From one astonishment I fell into another: I drew near with fresh haste; my eyes were still deceived, and my hand could hardly convince me that a picture should have caused such an illusion.

The elementary spirits (continued the Prefect) are not so able painters as naturalists; thou shalt judge by their way of working. Thou knowest that the rays of light, reflected from different bodies, make a picture and paint the bodies upon all polished surfaces, on the retina of the eye, for instance, on water, on glass. The elementary spirits have studied to fix these transient images: they have composed a most subtile matter, very viscous, and proper to harden and dry, by the help of which a picture is made in the twinkle of an eye. They do over with this matter a piece of canvas, and hold it before the objects they have a mind to paint. The first effect of the canvas is that of a mirrour; there are seen upon it all the bodies far and near, whose image the light can transmit. But what the glass cannot do, the canvas, by means of the viscous matter, retains the images. The mirrour shows the objects exactly, but keeps none; our canvases show them with the same exactness, and retains them all. This impression of the images is made the first instant they are received on the canvas, which is immediately carried away into some dark place; an hour after, the subtile matter dries, and you have a picture so much the more valuable, as it cannot be imitated by art nor damaged by time. We take, in their purest source, in the luminous bodies, the colours which painters extract from different materials, and which time never fails to alter. The justness of the design, the truth of the expression, the gradation of the shades, the stronger or weaker strokes, the rules of perspective, all these we leave to nature, who, with a sure and never-erring hand, draws upon our canvases images which deceive the eye and make reason to doubt, whether, what are called real objects, are not phantoms which impose upon the sight, the hearing, the feeling, and all the senses at once.

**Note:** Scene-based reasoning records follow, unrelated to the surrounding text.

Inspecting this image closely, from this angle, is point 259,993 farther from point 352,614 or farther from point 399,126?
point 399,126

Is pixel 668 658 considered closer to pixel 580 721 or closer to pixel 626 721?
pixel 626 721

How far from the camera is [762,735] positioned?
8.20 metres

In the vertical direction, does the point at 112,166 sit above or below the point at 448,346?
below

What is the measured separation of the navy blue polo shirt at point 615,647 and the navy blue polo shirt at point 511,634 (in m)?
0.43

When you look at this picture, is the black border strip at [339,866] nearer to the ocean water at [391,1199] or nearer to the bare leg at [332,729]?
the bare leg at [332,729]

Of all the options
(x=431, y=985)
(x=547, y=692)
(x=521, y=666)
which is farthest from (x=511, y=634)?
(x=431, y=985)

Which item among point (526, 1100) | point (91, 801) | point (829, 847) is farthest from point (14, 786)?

The Prefect then entered into some physical discussions, first, on the nature of the glutinous substance which intercepted and retained the rays; secondly, upon the difficulties of preparing and using it; thirdly, upon the struggle between the rays of light and the dried substance; three problems, which I propose to the naturalists of our days, and leave to their sagacity.

Mean while, I could not take off my eyes from the picture. A sensible spectator, who from the shore beholds a tempestuous sea, feels not more lively impressions: such images are equivalent to the things themselves.

The Prefect interrupted my extasy. I keep you too long (says he) upon this storm, by which the elementary spirits designed to represent allegorically the troublesome state of this world, and mankind’s stormy passage through the same: turn thy eyes, and behold what will feed thy curiosity and increase thy admiration.